Op de derde dag werd de man, Issack Meleijn genaamd, losgesneden, zoals was bevolen vanuit het fort tegenover het plein, waar tegenwoordig het National Museum of the American Indians is gevestigd. Hij werd op vrije voeten gesteld, en voor de duur van tien jaar uit de stad verbannen. Dat was de gebruikelijke straf van de gouverneur op wiens gezag de man in de eerste plaats was opgehangen. Voor zijn kameraad, John Sharp, was de straf wat erger: hij vond zijn einde aan de galg.

Het vergrijp op grond waarvan de boodschappers waren veroordeeld bestond simpelweg uit het feit dat zij een officiële brief hadden bezorgd waarin het einde van de Derde Engels-Nederlandse oorlog werd medegedeeld. Tussen Engeland en de Republiek der Verenigde Provinciën was vrede gesloten. De stad aan de zuidzijde van het eiland Manhattan moest worden teruggegeven aan de Engelsen en de Nederlandse gouverneur, Anthony Colve, werd geacht af te treden. Maar daar dacht Colve anders over.

Nachtmerrie

Voor sommige inwoners van de stad was Colve een droom die in een nachtmerrie was veranderd. Ze hadden hem in hun stad verwelkomd in de hoop dat hij deze in de oude glorie zou herstellen. In plaats daarvan waren ze er al snel achter gekomen dat ze een tiran hadden binnengehaald die hen voor zijn eigen doelen gebruikte. Degenen die niet voor hem wensten te buigen werden gebroken. Hij had het standrecht afgekondigd, de oorlog verklaard aan aangrenzende gemeenschappen en de gemeentekas geplunderd om muren te bouwen die de inwoners gevangen hielden en buitenstaanders moesten weren. Een minderheid onder de stedelijke bevolking had de terreur zien aankomen, al was het maar omdat Colve het op hen had voorzien. Met geweld maakte hij een eind aan hun handel. Zij die bleven werden op beschuldiging van spionage gemarteld.

Er was een coalitie van diverse krachten voor nodig om Colve uiteindelijk uit zijn macht te ontzetten. Hij liet zijn gewezen onderdanen gebroken achter, maar misschien ook een stukje wijzer…

Welkom in New York anno 1674. Welkom in Nieuw Oranje.
#####
Welke straf kreeg John Sharp volgens het fragment over New York in 1674?

Items voor visueel-ruimtelijk redeneren:
#####
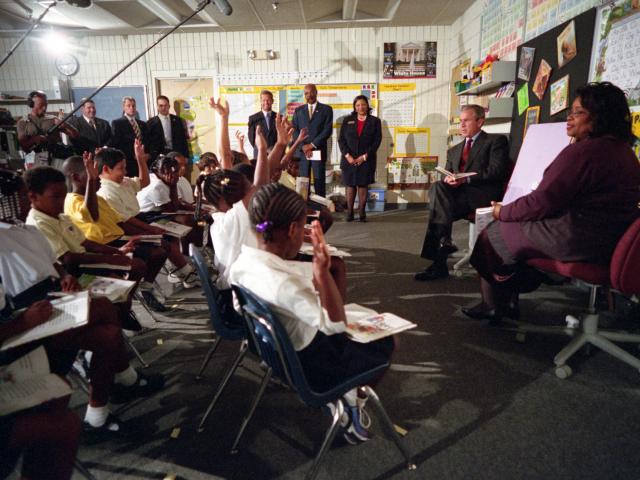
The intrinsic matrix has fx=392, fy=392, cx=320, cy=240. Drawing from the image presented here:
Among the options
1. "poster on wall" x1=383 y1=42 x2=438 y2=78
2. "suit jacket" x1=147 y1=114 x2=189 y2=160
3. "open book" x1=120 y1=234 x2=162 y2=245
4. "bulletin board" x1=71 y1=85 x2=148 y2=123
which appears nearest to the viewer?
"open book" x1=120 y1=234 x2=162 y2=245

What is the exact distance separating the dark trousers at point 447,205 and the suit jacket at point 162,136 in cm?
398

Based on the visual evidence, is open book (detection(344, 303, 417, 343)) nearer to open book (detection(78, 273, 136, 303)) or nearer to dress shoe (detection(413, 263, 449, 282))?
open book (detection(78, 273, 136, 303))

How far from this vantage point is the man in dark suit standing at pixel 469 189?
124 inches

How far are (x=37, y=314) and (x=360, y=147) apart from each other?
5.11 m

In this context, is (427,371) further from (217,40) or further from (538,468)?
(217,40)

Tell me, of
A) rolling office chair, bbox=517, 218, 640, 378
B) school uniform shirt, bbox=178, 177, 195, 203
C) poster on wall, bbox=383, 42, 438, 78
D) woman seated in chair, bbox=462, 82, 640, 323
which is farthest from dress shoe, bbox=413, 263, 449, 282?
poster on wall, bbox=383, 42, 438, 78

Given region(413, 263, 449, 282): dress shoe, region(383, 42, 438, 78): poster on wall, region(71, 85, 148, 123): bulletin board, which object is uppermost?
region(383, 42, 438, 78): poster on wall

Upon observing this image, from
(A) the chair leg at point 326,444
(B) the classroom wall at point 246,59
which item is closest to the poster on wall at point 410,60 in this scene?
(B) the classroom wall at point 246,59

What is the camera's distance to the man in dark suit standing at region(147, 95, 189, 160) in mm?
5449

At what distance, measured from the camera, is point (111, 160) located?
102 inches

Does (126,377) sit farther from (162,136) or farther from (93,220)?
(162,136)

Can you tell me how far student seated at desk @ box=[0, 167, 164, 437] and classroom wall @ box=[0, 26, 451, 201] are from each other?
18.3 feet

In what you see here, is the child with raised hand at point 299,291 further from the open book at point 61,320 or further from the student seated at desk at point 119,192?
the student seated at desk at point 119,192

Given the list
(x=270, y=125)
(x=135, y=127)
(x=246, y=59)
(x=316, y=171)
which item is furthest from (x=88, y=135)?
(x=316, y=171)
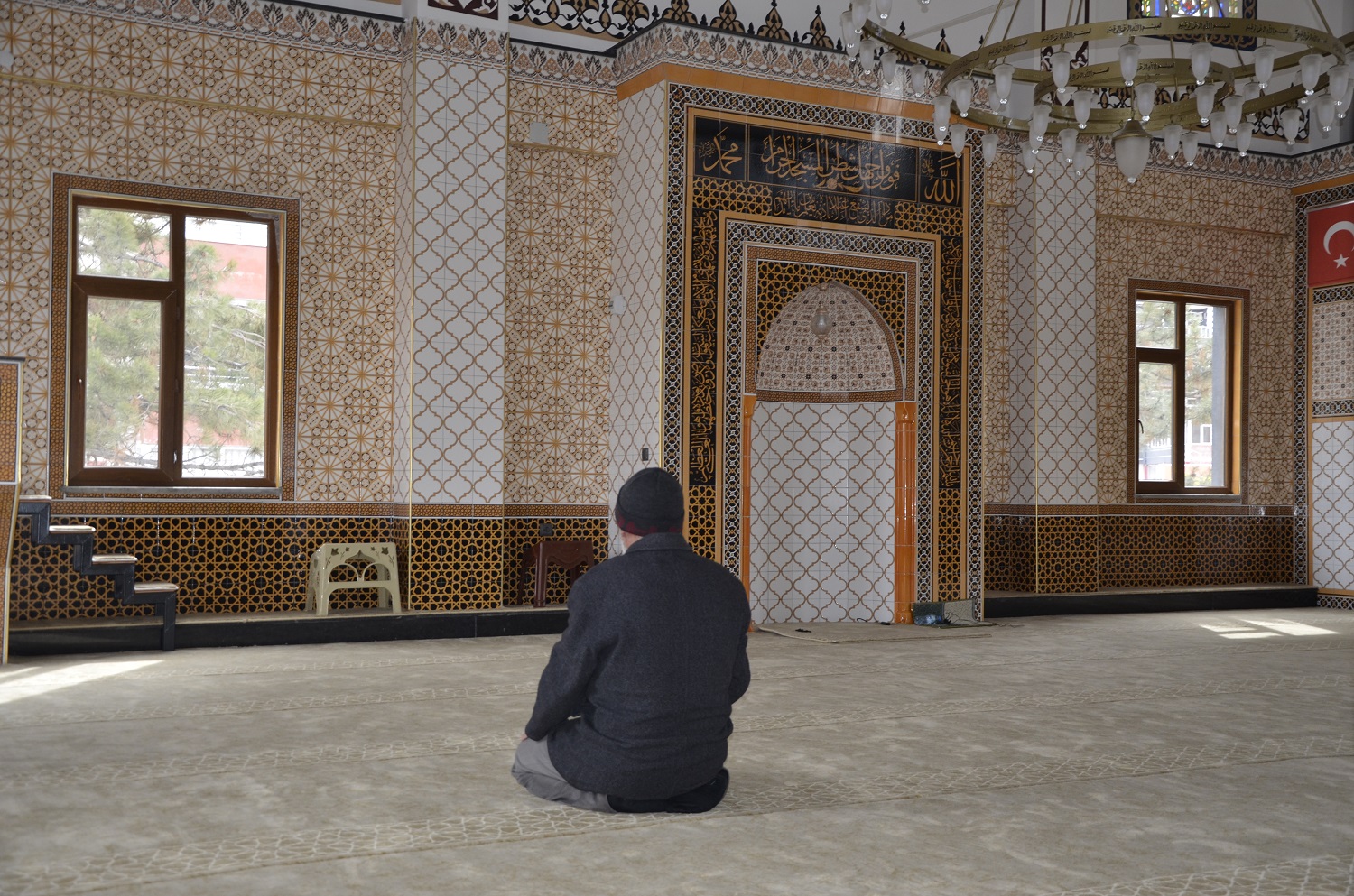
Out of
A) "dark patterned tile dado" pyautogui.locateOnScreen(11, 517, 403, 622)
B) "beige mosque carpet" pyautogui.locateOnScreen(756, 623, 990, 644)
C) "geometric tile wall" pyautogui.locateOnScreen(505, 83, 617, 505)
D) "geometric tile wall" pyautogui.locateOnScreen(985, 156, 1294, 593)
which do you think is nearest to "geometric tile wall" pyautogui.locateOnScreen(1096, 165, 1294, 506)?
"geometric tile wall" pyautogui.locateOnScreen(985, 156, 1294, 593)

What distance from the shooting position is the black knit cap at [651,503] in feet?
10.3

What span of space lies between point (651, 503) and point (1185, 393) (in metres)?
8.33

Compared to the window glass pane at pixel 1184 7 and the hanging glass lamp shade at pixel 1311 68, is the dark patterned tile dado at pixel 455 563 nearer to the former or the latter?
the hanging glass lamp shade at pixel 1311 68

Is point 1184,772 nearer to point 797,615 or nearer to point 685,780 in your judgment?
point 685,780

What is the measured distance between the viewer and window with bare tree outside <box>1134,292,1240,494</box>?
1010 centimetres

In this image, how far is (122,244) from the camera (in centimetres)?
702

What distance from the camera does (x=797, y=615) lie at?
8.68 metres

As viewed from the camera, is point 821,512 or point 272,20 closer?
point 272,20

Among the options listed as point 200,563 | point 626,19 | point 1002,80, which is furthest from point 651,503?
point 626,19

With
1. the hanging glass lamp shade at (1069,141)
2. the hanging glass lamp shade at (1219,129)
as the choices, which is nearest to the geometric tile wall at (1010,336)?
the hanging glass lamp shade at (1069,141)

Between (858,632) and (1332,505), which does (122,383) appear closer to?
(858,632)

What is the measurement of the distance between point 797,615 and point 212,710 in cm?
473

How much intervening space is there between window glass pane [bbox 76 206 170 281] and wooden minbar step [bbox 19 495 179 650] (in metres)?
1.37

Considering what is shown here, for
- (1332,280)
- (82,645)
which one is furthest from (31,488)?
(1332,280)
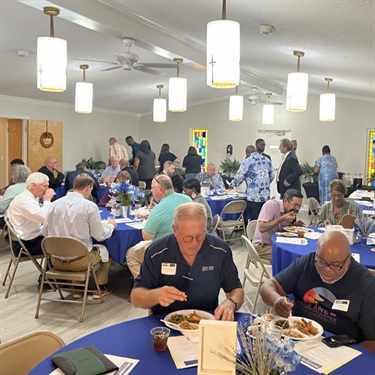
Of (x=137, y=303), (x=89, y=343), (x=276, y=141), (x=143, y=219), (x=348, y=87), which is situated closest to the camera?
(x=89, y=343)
#####
» ANTWOORD HIERONDER
Hij werd opgehangen aan de galg.